Reputation: 155
I have the following problem. I have a german text saved in .txt UTF-8 format, and I'd like to print it out with python. Here's my code:
txt = open(filename, 'r').read()
print txt.decode('utf-8-sig')
It works perfectly in IDLE, but when I save my code and run it from the command prompt, it raises error, specifically:
UnicodeEncodeError: 'charmap' codec can't encode characters in position 3-4: cha
racter maps to <undefined>
In my particular case, the text is "gemäßigt", and in the beginning of .py code I put something like
# -*- coding: utf-8-sig -*-
By the way, my OS is Windows, in Russian. Does anybody have an idea what is my problem?
Best, Alex
Upvotes: 1
Views: 1003
Reputation: 3247
Is your text in UTF-8 or utf-8-sig ? It's not exaclty the same. Here you can learn the difference. https://docs.python.org/3/library/codecs.html#encodings-and-unicode
You can also open text file already decoded with
import codecs
txt = codecs.open(filename,'r',"utf-8-sig").read()

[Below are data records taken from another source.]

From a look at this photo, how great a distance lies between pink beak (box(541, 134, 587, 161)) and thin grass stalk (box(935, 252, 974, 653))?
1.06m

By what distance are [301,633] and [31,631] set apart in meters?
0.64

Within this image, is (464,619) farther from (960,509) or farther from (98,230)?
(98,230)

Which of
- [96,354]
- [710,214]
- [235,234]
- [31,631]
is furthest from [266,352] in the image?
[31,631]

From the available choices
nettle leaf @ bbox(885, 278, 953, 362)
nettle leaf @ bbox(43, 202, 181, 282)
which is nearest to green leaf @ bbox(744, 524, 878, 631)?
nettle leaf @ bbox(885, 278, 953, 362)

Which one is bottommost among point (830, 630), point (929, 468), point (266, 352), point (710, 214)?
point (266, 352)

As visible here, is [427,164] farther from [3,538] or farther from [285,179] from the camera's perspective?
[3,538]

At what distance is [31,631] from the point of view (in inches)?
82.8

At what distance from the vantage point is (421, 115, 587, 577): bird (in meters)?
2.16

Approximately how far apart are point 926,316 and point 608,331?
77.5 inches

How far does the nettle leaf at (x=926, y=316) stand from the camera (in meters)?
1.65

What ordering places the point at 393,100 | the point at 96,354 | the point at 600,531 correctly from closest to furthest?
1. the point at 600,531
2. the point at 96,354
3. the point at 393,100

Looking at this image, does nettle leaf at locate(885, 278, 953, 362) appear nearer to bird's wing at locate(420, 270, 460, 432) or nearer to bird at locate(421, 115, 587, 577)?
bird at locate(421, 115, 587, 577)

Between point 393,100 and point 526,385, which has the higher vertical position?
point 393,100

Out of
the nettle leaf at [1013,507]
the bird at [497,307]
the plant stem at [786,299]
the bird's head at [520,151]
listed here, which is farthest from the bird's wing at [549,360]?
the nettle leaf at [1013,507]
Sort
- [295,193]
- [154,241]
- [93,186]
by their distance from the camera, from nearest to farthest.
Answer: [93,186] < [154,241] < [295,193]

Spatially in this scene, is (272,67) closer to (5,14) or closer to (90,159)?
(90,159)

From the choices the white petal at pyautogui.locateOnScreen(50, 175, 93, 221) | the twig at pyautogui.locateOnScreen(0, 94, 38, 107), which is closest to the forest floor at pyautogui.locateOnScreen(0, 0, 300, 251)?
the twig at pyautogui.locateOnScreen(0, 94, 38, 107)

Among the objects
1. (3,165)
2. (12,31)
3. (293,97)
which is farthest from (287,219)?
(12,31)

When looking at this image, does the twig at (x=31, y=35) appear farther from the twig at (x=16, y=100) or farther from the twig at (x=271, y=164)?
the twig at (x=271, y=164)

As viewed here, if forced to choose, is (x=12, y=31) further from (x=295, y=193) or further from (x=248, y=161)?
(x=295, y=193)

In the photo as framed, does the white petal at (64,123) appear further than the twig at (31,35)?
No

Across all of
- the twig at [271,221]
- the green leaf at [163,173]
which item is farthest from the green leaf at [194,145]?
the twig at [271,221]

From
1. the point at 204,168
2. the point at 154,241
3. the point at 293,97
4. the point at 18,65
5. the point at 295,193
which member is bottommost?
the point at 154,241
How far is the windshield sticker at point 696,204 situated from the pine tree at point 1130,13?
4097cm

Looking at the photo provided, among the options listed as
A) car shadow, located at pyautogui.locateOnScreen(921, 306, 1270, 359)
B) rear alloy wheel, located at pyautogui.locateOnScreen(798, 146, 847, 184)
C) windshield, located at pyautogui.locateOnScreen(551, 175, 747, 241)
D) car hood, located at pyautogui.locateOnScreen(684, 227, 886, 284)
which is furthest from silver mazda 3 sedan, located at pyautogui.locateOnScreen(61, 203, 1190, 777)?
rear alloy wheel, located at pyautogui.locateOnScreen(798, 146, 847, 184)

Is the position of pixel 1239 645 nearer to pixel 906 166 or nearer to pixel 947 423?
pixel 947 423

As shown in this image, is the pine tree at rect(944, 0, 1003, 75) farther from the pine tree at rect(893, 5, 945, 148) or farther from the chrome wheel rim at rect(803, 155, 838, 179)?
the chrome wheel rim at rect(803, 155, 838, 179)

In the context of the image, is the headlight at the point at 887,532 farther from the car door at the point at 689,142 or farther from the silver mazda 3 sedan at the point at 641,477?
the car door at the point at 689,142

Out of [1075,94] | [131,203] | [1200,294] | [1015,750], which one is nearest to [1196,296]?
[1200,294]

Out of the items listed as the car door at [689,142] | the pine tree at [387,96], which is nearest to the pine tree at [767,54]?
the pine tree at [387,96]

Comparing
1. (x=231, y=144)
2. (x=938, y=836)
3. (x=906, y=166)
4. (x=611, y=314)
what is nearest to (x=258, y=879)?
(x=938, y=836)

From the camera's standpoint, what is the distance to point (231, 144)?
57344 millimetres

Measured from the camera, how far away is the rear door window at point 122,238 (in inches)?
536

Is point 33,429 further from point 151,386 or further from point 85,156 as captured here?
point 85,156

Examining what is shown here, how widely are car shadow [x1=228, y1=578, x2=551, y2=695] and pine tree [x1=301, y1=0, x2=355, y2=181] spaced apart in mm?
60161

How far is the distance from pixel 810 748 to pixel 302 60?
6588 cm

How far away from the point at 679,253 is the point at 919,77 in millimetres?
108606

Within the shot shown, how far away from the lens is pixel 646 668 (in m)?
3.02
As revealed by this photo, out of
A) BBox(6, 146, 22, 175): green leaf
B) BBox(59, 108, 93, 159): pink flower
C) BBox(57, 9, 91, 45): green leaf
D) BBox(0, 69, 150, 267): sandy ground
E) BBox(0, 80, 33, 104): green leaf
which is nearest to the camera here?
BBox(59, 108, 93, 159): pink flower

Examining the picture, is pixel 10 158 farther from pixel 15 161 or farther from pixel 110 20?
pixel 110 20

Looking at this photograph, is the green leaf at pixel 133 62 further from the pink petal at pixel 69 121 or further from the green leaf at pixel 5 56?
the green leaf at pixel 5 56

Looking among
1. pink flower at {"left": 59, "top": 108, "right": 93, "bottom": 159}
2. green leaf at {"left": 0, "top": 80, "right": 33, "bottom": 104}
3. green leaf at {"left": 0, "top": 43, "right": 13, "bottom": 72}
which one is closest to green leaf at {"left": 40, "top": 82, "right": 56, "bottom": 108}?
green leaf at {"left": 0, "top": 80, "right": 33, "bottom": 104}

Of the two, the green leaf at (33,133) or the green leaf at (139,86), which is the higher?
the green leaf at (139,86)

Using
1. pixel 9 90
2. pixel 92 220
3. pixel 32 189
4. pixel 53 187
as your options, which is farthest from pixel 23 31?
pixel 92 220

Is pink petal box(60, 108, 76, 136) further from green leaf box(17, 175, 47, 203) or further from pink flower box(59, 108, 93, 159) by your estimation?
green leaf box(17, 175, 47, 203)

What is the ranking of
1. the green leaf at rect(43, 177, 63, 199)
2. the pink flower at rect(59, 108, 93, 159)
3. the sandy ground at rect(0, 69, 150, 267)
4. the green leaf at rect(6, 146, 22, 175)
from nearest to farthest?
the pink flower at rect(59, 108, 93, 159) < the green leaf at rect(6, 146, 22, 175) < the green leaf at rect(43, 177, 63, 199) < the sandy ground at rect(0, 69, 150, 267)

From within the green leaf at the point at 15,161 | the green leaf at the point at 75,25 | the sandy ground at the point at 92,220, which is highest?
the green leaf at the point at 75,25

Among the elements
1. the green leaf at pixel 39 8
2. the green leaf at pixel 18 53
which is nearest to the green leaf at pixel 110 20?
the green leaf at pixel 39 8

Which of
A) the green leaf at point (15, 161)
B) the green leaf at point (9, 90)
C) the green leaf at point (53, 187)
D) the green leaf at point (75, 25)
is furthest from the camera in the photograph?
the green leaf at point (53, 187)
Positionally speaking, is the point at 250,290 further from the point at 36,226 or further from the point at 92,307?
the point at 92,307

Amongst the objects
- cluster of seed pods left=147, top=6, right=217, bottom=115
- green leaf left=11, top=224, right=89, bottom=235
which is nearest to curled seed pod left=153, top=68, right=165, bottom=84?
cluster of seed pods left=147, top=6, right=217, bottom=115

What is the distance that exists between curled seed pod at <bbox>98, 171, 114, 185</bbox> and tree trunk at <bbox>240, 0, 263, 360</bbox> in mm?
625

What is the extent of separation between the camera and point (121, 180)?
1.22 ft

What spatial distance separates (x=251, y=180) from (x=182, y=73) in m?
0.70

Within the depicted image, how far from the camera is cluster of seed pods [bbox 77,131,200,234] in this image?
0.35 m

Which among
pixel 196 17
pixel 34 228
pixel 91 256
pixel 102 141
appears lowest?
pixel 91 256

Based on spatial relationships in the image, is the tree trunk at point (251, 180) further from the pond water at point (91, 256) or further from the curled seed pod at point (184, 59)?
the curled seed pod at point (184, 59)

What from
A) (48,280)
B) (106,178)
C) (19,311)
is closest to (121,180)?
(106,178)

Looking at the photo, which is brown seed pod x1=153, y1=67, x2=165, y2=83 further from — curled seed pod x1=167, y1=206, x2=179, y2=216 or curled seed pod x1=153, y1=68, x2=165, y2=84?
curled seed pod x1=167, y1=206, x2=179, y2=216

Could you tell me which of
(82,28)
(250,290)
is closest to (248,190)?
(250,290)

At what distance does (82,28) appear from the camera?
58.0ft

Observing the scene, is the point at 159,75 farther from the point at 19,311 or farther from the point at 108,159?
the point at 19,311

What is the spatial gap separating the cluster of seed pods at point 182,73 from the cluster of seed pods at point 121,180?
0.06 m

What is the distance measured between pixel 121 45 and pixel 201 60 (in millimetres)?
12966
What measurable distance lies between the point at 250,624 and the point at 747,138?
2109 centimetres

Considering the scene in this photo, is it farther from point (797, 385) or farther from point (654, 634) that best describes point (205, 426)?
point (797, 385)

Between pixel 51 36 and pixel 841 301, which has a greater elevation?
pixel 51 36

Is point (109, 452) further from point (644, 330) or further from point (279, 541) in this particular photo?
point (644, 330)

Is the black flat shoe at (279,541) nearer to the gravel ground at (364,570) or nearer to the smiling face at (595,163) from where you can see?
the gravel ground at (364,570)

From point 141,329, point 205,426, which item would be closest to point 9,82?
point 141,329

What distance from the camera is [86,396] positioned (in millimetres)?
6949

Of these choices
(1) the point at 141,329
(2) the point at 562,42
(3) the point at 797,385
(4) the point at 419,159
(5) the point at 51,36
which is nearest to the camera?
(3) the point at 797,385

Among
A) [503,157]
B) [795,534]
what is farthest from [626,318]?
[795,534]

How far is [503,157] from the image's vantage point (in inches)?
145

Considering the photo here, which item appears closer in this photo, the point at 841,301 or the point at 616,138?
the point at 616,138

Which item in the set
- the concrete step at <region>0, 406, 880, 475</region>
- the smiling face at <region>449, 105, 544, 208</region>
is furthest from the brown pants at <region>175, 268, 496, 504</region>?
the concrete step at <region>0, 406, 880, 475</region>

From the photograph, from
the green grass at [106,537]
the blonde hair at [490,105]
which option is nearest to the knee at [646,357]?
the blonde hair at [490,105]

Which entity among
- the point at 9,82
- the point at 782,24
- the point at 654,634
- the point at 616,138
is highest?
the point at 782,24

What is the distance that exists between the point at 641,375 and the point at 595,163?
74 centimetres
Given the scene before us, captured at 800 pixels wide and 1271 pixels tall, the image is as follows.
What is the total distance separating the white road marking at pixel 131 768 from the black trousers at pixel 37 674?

I think Tim is correct about the console problem.
Upvotes: 0
Reputation: 336168
Your console uses the DOS codepage 866 which doesn't have the character symbols for ä
or ß
, causing the error.
You could try .encoding('cp866', errors='replace')
your string before output, replacing all the characters not supported by your terminal by ?
s.
Upvotes: 1